Each step in a capital budgeting process has to be taken thoroughly and according to certain decision rules, and different aspects of the work have to be evaluated in order to make sure that all cash flows are considered. Payback Period, Net Present Value, and Internal Rate of Return are three main rules that are used in capital budgeting. The Payback Period Rule states that there is a certain number of years till the moment when a capital budgeting process can recover its initial cost. In other words, it is the period when invested capital is at risk, and cash flows may be discounted and calculated during this period.
The Net Present Value (NPV) aims at indicating the expected impact the project may have on the company’s value. To calculate NPV, it is necessary to find out the difference between the present value of the incremental benefits and costs.

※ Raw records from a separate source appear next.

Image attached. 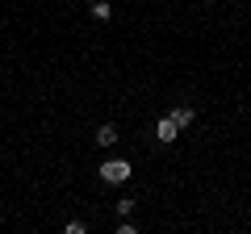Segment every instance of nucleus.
<instances>
[{
  "label": "nucleus",
  "mask_w": 251,
  "mask_h": 234,
  "mask_svg": "<svg viewBox=\"0 0 251 234\" xmlns=\"http://www.w3.org/2000/svg\"><path fill=\"white\" fill-rule=\"evenodd\" d=\"M176 134H180V126H176V117H159V121H155V138H159V142H176Z\"/></svg>",
  "instance_id": "f03ea898"
},
{
  "label": "nucleus",
  "mask_w": 251,
  "mask_h": 234,
  "mask_svg": "<svg viewBox=\"0 0 251 234\" xmlns=\"http://www.w3.org/2000/svg\"><path fill=\"white\" fill-rule=\"evenodd\" d=\"M92 17H97V21H109V17H113V4H109V0H92Z\"/></svg>",
  "instance_id": "39448f33"
},
{
  "label": "nucleus",
  "mask_w": 251,
  "mask_h": 234,
  "mask_svg": "<svg viewBox=\"0 0 251 234\" xmlns=\"http://www.w3.org/2000/svg\"><path fill=\"white\" fill-rule=\"evenodd\" d=\"M172 117H176L180 130H188L193 121H197V109H193V105H176V109H172Z\"/></svg>",
  "instance_id": "7ed1b4c3"
},
{
  "label": "nucleus",
  "mask_w": 251,
  "mask_h": 234,
  "mask_svg": "<svg viewBox=\"0 0 251 234\" xmlns=\"http://www.w3.org/2000/svg\"><path fill=\"white\" fill-rule=\"evenodd\" d=\"M134 205H138V201H130V197H122V201H117V217H130V213H134Z\"/></svg>",
  "instance_id": "423d86ee"
},
{
  "label": "nucleus",
  "mask_w": 251,
  "mask_h": 234,
  "mask_svg": "<svg viewBox=\"0 0 251 234\" xmlns=\"http://www.w3.org/2000/svg\"><path fill=\"white\" fill-rule=\"evenodd\" d=\"M92 142H100V146H113V142H117V126H113V121H105V126L97 130V138H92Z\"/></svg>",
  "instance_id": "20e7f679"
},
{
  "label": "nucleus",
  "mask_w": 251,
  "mask_h": 234,
  "mask_svg": "<svg viewBox=\"0 0 251 234\" xmlns=\"http://www.w3.org/2000/svg\"><path fill=\"white\" fill-rule=\"evenodd\" d=\"M134 230H138V226L130 222V217H122V222H117V234H134Z\"/></svg>",
  "instance_id": "0eeeda50"
},
{
  "label": "nucleus",
  "mask_w": 251,
  "mask_h": 234,
  "mask_svg": "<svg viewBox=\"0 0 251 234\" xmlns=\"http://www.w3.org/2000/svg\"><path fill=\"white\" fill-rule=\"evenodd\" d=\"M130 176H134V167H130L126 159H105L100 163V180L105 184H126Z\"/></svg>",
  "instance_id": "f257e3e1"
}]
</instances>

The rule sounds like an independent project may take positive NPVs and reject all negative NPVs or take the feasible combination and obtain the highest combined NPV. Finally, there is the Internal Rate of Return (IRR) in a capital budgeting project. This rule states that an independent project has to be accepted in case its IRR is greater than the existing market-based discount rate. It may happen that an NPV can equal zero. To promote the effectiveness of the rule, it is possible to compare the IRR and a market rate.

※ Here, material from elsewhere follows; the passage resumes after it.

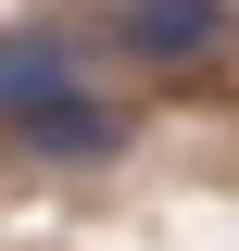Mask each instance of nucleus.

Capital budgeting is characterized by a number of rules and approaches with the help of which it is possible to evaluate a project. The NPV, like any other capital budgeting procedure, has its advantages and disadvantages. However, in many cases, the NPV remains to be the best procedure conceptually. There are several reasons for such judgments. First, the NPV method is based on the idea that cash flows can be reinvested at the current cost of capital.

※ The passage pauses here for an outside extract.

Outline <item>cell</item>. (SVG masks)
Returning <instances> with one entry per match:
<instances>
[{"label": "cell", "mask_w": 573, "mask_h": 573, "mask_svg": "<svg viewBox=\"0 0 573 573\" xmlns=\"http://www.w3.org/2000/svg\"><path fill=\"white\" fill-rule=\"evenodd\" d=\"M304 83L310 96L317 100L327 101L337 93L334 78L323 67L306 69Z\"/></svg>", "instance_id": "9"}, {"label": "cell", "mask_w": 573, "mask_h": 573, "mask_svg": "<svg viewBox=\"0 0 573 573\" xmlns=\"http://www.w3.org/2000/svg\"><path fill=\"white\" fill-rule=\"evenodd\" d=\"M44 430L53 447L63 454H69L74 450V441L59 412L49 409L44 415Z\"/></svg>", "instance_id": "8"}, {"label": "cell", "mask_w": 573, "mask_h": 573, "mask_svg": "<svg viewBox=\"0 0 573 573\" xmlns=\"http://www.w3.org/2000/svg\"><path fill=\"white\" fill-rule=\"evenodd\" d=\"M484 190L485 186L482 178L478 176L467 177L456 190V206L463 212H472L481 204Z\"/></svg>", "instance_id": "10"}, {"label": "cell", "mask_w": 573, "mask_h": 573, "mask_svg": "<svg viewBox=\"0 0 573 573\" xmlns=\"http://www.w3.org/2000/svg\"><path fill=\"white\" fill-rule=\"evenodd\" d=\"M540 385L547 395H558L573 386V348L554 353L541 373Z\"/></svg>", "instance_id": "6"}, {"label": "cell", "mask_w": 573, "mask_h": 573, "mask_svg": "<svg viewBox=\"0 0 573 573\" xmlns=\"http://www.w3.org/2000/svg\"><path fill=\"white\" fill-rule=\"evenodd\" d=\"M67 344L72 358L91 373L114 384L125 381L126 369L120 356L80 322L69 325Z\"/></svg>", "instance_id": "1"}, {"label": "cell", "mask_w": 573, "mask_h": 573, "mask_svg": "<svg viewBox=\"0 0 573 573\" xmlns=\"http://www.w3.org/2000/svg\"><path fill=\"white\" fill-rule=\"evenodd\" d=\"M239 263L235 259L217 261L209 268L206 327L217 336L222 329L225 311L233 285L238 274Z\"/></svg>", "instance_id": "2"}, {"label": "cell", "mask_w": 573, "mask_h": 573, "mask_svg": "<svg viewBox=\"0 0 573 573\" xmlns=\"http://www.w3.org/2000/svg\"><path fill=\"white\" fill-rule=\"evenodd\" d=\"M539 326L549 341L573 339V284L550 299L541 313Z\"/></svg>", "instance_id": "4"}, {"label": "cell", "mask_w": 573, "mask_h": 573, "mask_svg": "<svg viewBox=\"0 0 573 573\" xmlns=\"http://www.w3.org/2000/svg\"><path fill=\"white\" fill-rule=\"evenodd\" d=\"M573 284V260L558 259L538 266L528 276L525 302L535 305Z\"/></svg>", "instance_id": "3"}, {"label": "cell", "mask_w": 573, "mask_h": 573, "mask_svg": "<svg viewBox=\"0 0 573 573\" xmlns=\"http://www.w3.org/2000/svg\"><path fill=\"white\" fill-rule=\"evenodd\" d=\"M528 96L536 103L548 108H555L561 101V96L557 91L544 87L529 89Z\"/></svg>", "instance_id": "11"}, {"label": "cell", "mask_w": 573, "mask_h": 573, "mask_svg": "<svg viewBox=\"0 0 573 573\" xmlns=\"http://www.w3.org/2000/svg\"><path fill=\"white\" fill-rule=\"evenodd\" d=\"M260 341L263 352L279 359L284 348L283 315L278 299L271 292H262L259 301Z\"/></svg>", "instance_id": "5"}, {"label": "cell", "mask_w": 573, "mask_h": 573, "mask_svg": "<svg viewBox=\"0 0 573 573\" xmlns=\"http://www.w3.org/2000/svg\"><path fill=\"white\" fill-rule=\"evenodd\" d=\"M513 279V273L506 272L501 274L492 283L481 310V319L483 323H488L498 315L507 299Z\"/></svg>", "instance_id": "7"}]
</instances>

In comparison to the IRR method, the NPV turns out to be a realistic and appropriate to many organizations approach. Besides, the NPV is the method with the help of which the evaluation of mutually exclusive projects can be easier and better in terms of reinvestment rate assumptions, profitability, and shareholder wealth. Finally, the work with non-normal or not known cash flows can be facilitated for the developers who use the NPV. The NPV method provides the users with the possibility to work with the time value. Cash flows may be used any time till the project is defined as ongoing.